→ Prompt A: In the war quotations, who are usually the last to advocate war?

→ Text to read:
--- START ---
Unfortunately there are innocent casualties in every war, it's inevitable. It's a horrible thing, but war is a horrible thing.
Donald Rumsfeld


Military power was [formerly] used to end a regime by breaking a nation. Today, we have the greater power to free a nation by breaking a dangerous and aggressive regime. With new tactics and precision weapons, we can achieve military objectives without directing violence against civilians. No device of man can remove the tragedy from war; yet it is a great moral advance when the guilty have far more to fear from war than the innocent.
George Walker Bush [1 May 2003 speech from USS Abraham Lincoln]


None knows better than the military leaders themselves the dangers of war, consequently they are usually the last to advocate it.
Wesley K. Clark


The character of our military through history — the daring of Normandy, the fierce courage of Iwo Jima, the decency and idealism that turned enemies into allies — is fully present in this generation. When Iraqi civilians looked into the faces of our servicemen and women, they saw strength and kindness and goodwill. When I look at the members of the United States military, I see the best of our country, and I'm honored to be your Commander-in-Chief.
George Walker Bush [1 May 2003 speech from USS Abraham Lincoln]


Those we lost were last seen on duty. Their final act on this Earth was to fight a great evil and bring liberty to others. All of you — all in this generation of our military — have taken up the highest calling of history. You're defending your country, and protecting the innocent from harm.
George Walker Bush [1 May 2003 speech from USS Abraham Lincoln]


My political enemies I can freely forgive; but as for who abused me when I was serving my country in the field, and those who attacked me for serving my country ... Doctor, that is a different case.
Andrew Jackson [letter to Rev. Dr. John Todd Edgar]


You people need to get out of Hollywood once in a while and get out into the real world. You'd be surprised at the hostility you would find out here. Stop in at a truck stop and tell an overworked, long-distance truck driver that you don't think Saddam Hussein is doing anything wrong. Tell a farmer with a couple of sons in the military that you think the United States has no right to defend itself. ... You people are some of the most disgusting examples of a waste of protoplasm I've ever had the displeasure to hear about. ... You scoff at our military who's[sic] boots you're not even worthy to shine. They go to battle and risk their lives so ingrates like you can live in luxury. ... God Bless America!
Charlie Daniels [Open Letter to Hollywood]


Honestly, the real trouble is ... a gang which unfortunately survives — made up mostly of those who were isolationists before December seventh and who are actuated today by various motives in their effort to instill disunity in the country .... The best comment I have heard was by Elmer Davis ... "Some people want the United States to win so long as England loses. Some people want the United States to win so long as Russia loses. Some people want the United States to win so long as Roosevelt loses."
--- END ---
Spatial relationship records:
--- START ---
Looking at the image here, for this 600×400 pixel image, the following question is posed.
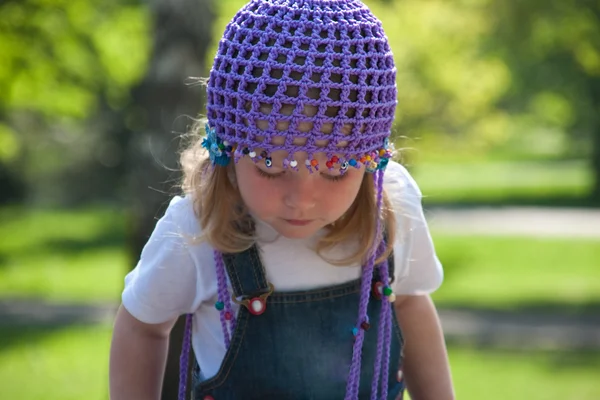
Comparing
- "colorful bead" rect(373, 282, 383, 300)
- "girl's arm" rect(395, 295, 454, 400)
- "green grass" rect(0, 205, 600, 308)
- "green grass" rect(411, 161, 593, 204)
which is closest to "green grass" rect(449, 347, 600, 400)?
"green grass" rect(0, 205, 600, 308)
--- END ---
--- START ---
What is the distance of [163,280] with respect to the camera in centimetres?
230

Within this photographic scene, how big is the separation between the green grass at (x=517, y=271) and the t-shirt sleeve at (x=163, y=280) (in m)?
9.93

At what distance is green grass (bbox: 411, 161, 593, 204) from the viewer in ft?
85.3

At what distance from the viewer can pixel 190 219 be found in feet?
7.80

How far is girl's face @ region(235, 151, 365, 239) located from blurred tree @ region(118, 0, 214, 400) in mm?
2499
--- END ---
→ Prompt B: Which lines of the rows contain the string "rect"? Pull out each of them and copy it.

→ Complete output A: The military leaders themselves.

→ Complete output B:
- "colorful bead" rect(373, 282, 383, 300)
- "girl's arm" rect(395, 295, 454, 400)
- "green grass" rect(0, 205, 600, 308)
- "green grass" rect(411, 161, 593, 204)
which is closest to "green grass" rect(449, 347, 600, 400)?
"green grass" rect(0, 205, 600, 308)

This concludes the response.